Wednesday, October 10, 2012

Steinsund

Steinsund, 1921.

The Norwegian bark Steinsund vanished in or near the Bermuda Triangle in the first three months of 1921. (Winer, Devil's Triangle, p. 79.)

The winter of 1920–21 was one of the worst on record in the North Atlantic. Winds at times reached hurricane force. There were two particularly furious storms that lasted three days each, from February 6, 1921, and from February 15, 1921.

A number of ships made port only after sustaining serious damage, so it is reasonable to expect other, less lucky ones to have sunken. (The mystics of course always turn this argument on its head and ask why not all ships survive a storm if some did. Surely, it must have been the Martians…)

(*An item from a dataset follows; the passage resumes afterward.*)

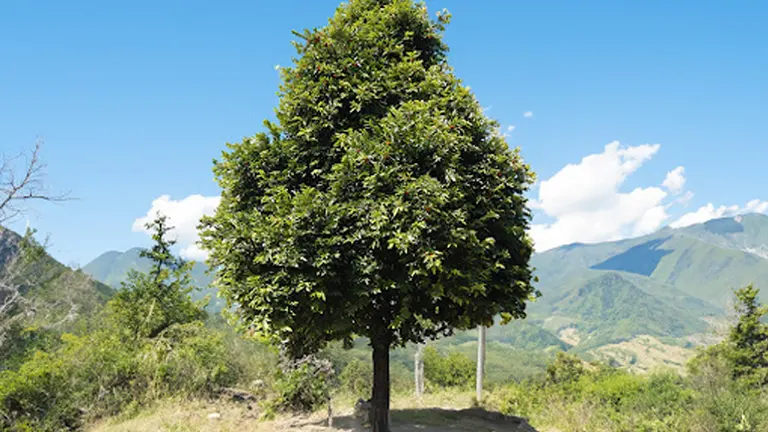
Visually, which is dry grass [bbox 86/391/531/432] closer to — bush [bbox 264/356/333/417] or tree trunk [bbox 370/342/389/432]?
bush [bbox 264/356/333/417]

Winer describes how hurricane-force winds from the Arctic would coat superstructures with ice until ships became so top-heavy they were capsized by the towering waves, with lifeboats and rafts frozen to them so they could not be launched or float free and any survivors in the water freezing to death in mere minutes. (Winer, Devil's Triangle, pp. 79.)

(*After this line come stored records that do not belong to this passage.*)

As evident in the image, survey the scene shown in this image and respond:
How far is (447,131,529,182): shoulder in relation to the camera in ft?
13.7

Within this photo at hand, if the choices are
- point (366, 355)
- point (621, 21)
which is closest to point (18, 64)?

The Steinsund was one of a number of ships claimed by the Bermuda Triangle in late 1920 and early 1921. The record number of vanishing ships aroused suspicions that Russian reds were hijacking ships and sailing them to soviet ports. When government investigators realized how severe the storms had been, investigations ceased.

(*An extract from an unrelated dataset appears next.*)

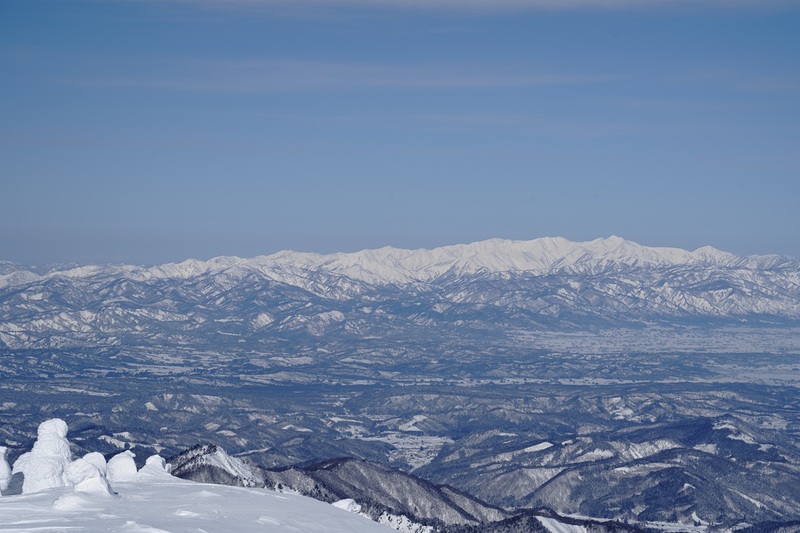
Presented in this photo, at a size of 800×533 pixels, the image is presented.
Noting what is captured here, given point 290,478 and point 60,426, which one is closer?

While most or all of those ships were probably really storm victims, it is of course not impossible that some ships were hijacked by communists. A correspondent of The Washington Post saw several ships with their names painted out in Vladivostok. (Group, p. 36.) However, I tend to think those may very well have been Russian ships that had their tsarist names painted out, pending renaming with, uh, "good socialist/communist" names.

Finally, those ships not sunk by storms may be victims of insurance fraud.

"The commercial morality of the world seems to have been markedly lowered as a result of the war," said one underwriter today, when asked for an explanation of the situation. "The demand for bottoms after the armistice raised shipping to unprecedented values. Insurance valuations increased correspondingly. Then the slump came and values were lowered and owners faced tremendous losses, but insurance policies continued at an artificially high mark. What we term 'moral risk' naturally increased and sinkings began. That is our notion how it all came about." ("Suggests Storms Sank Lost Mystery Ships," The New York Times, June 24, 1921.)